Since the discovery of the copy of Giorgio Vasari’s Lives annotated by Federico Zuccari, Domenico Theotocopuli and Luis Tristán, now in the National Library of Spain, art historiography has put forward various hypotheses to reconstruct the meeting in Toledo between the Cretan artist and the Italian. To date these hypotheses have taken into account Zuccari’s documented trip to Toledo during the celebration of Corpus Christi in 1586 but have not considered other possible journeys and/or dates or the possible presence of other interlocutors at the meeting between the two painters. The talk will describe these possibilities and reflect on how the meeting with other interlocutors in Toledo may have determined the reading and the frenetic pace of annotations in certain passages of the book written by the most international painter from Arezzo. 

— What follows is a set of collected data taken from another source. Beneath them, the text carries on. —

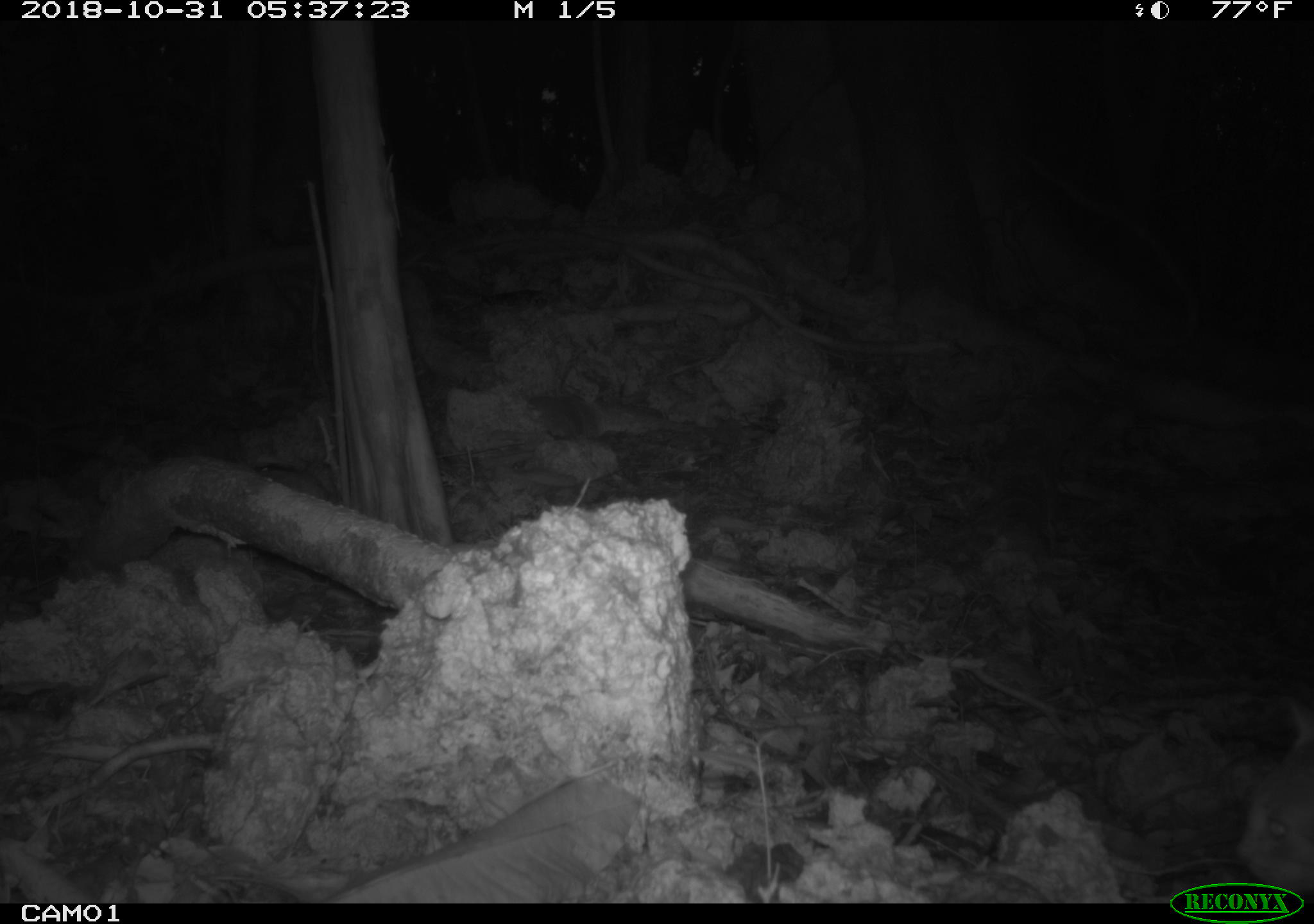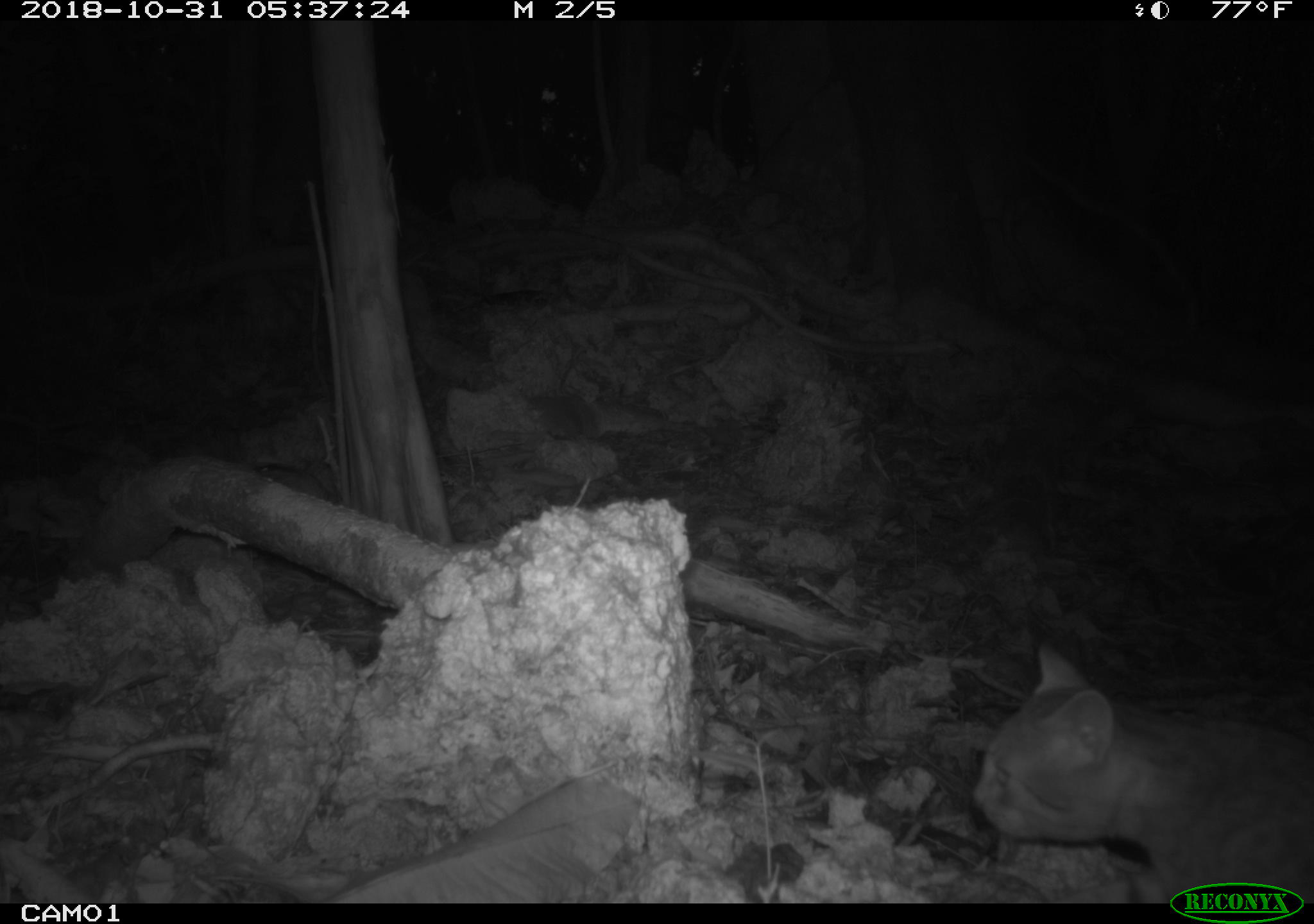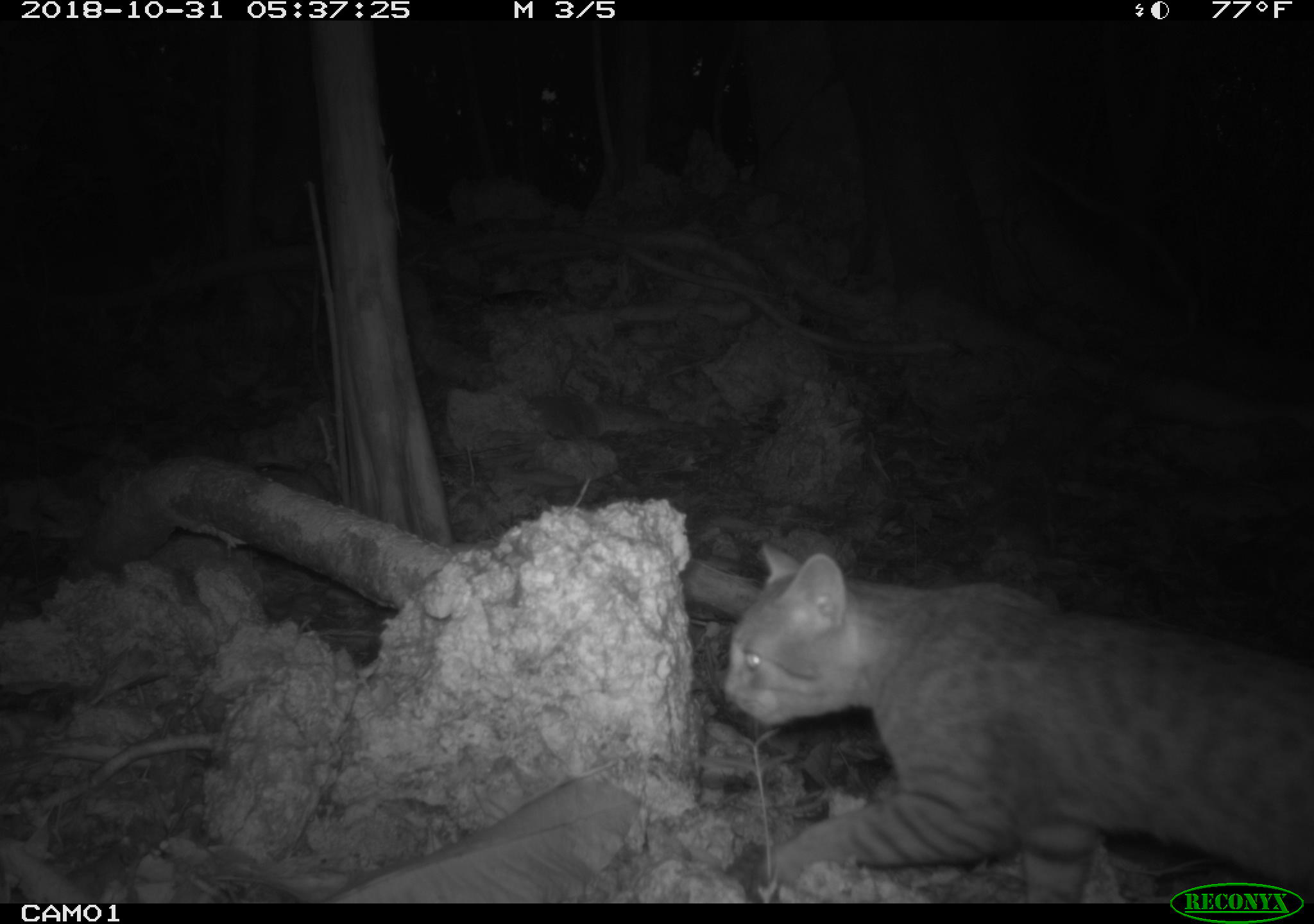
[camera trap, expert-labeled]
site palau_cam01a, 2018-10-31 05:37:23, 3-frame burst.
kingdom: Animalia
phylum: Chordata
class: Mammalia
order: Carnivora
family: Felidae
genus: Felis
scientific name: Felis catus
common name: cat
Cat (Felis catus).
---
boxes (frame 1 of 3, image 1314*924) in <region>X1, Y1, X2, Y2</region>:
cat: <region>1232, 699, 1314, 892</region>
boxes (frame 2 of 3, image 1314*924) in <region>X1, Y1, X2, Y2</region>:
cat: <region>964, 632, 1314, 907</region>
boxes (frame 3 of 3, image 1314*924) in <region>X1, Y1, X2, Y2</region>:
cat: <region>714, 540, 1314, 883</region>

Mariaceleste di Meo, Fondazione Memofonte – Accademia della Crusca 

Rediscovering the Notizie in the original edition: Baldinucci’s annotations in the margins 

Baldinucci’s Notizie represent one of the most important Italian art treatises of the early modern age. Its best-known critical edition was published in the mid-nineteenth century by Ferdinando Ranalli. Perhaps as a kind of cleaning reading, Ranalli’s editorial choices altered some strategic elements of Baldinucci’s communication in the original edition. Despite the criticisms expressed by Pouncey-Tovey (2005) and Franconi (2020), it is still consulted worldwide. 

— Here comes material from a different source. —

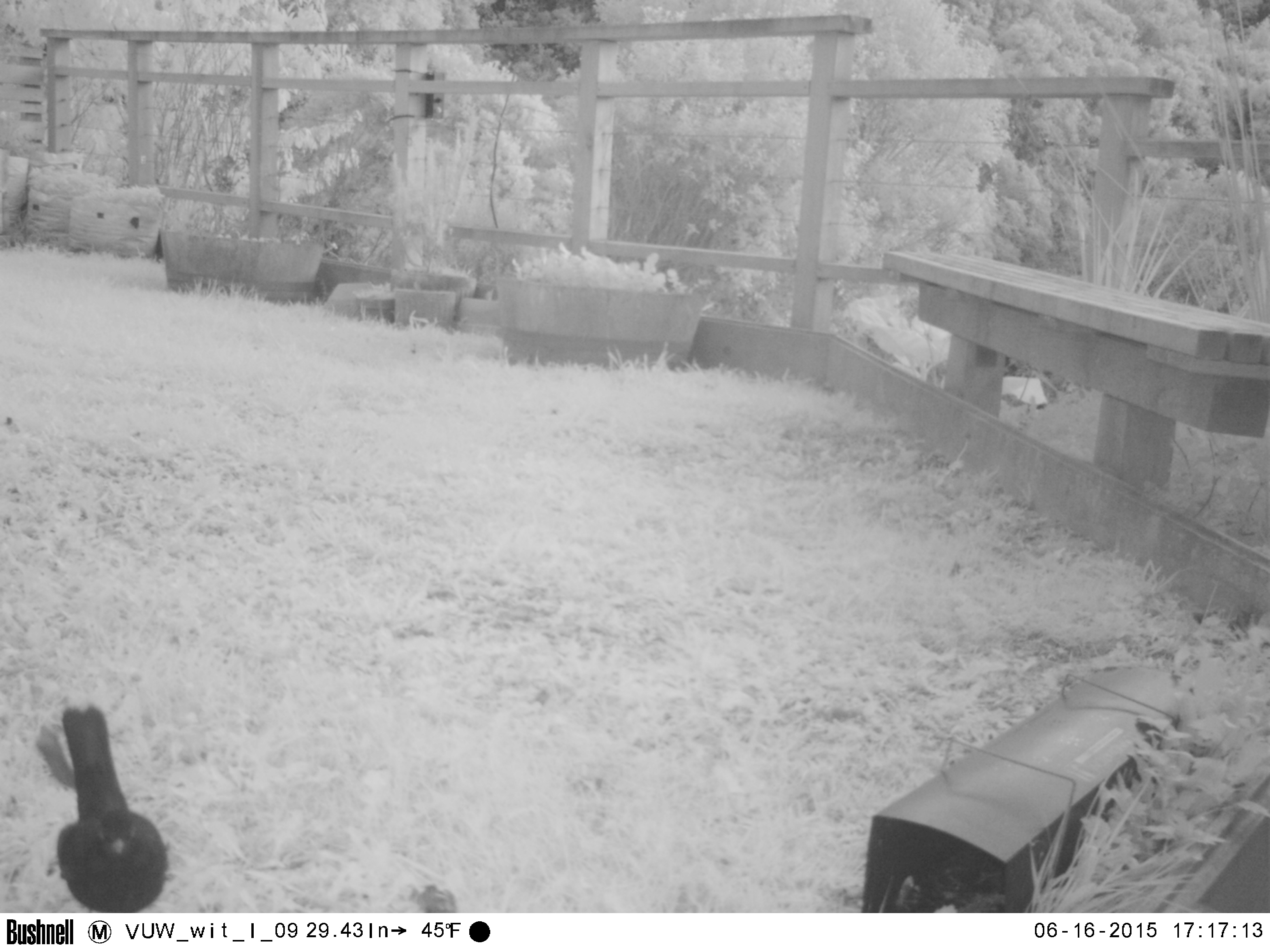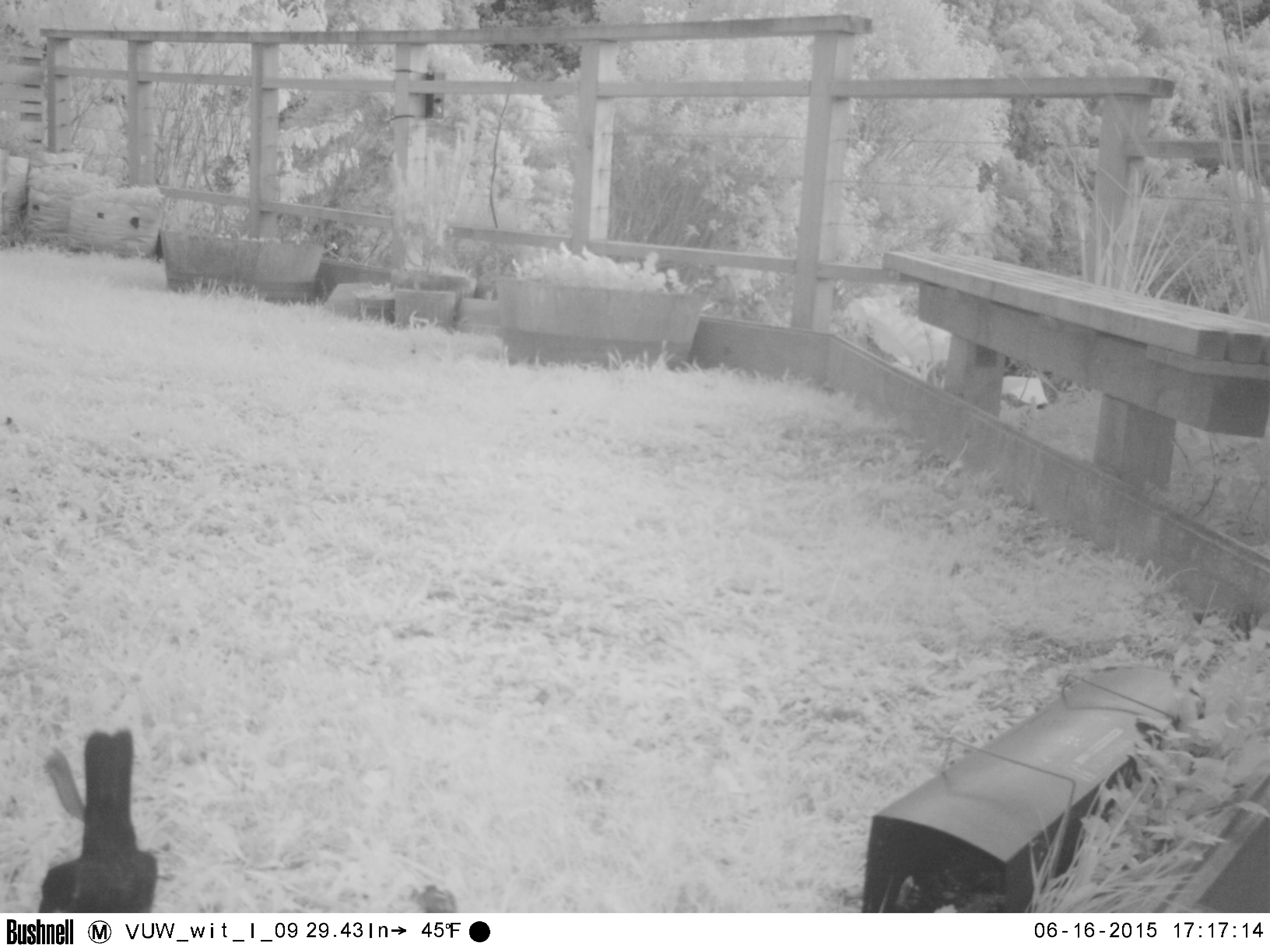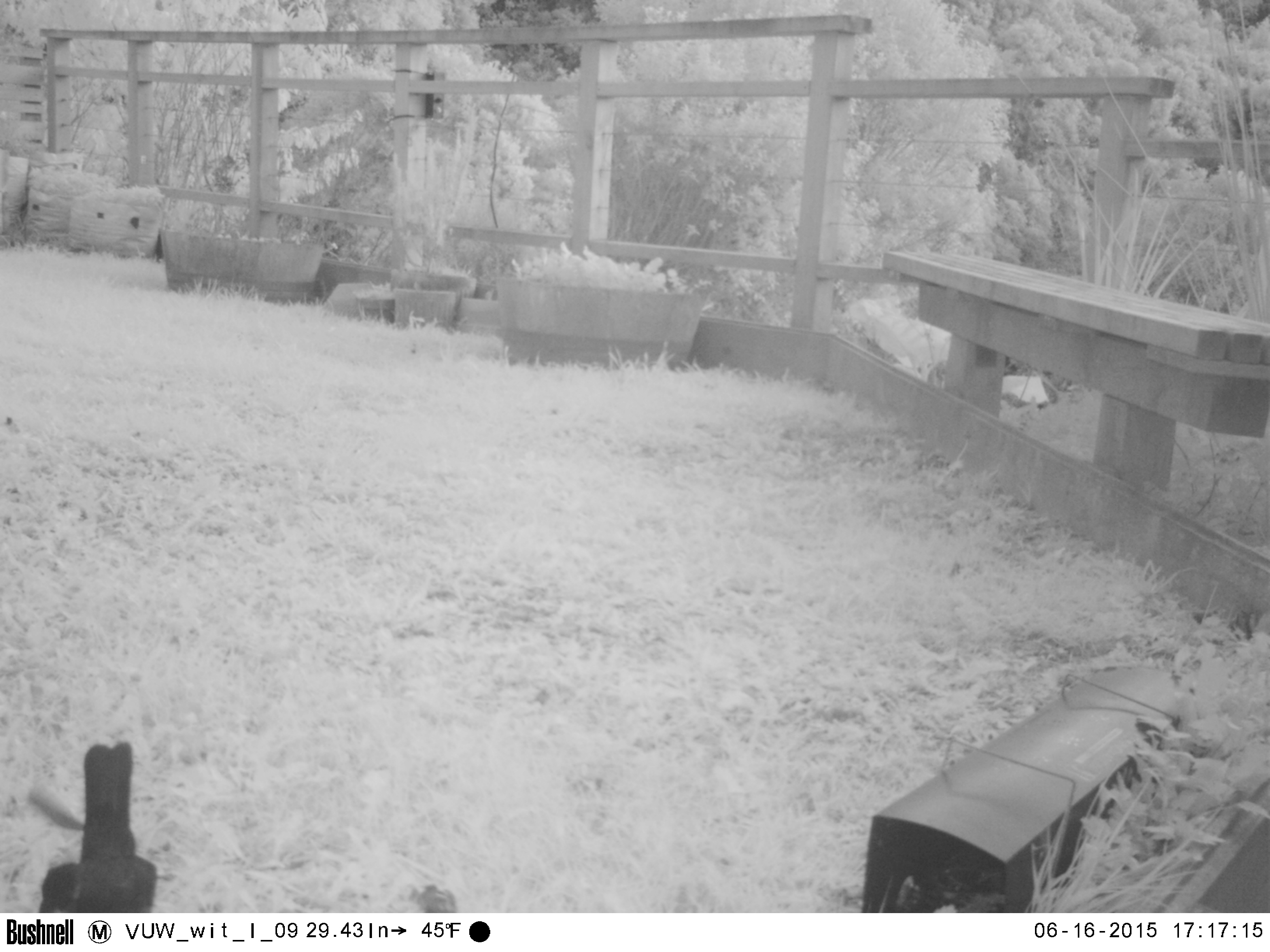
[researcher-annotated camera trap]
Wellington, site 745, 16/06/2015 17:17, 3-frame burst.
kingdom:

The original edition of the Notizie featured extensive annotations in the margins of the page. According to a widespread tradition in the early modern age (e.g., Ridolfi’s Lives, the Bottari edition of Vasari’s Lives, Lanzi’s Storia), comments in the margins represent an additional critical legacy in art treatises, which is still little studied by scholars today. Ranalli’s removal of these annotations partly undermined knowledge of Baldinucci’s method. In the margins he explained the literary sources to which he referred, sometimes even specifying the edition, chapter, or page of the book. Similarly, he accurately described the location of the manuscripts and archival documents consulted, even pointing out the particular filza and paper. In some cases, he also made considerations about the state of preservation and paleography. Through these annotations Baldinucci communicated his research path and interests, which were completely forgotten in the Ranalli edition. 

This talk therefore focuses on the original edition of the Notizie for the case of the annotations in the margins. Although these are not manuscript annotations, but included in the first printing of the work, their analysis will provide new insight into early modern art theory and Baldinucci’s Notizie as a key factor in knowledge transfer.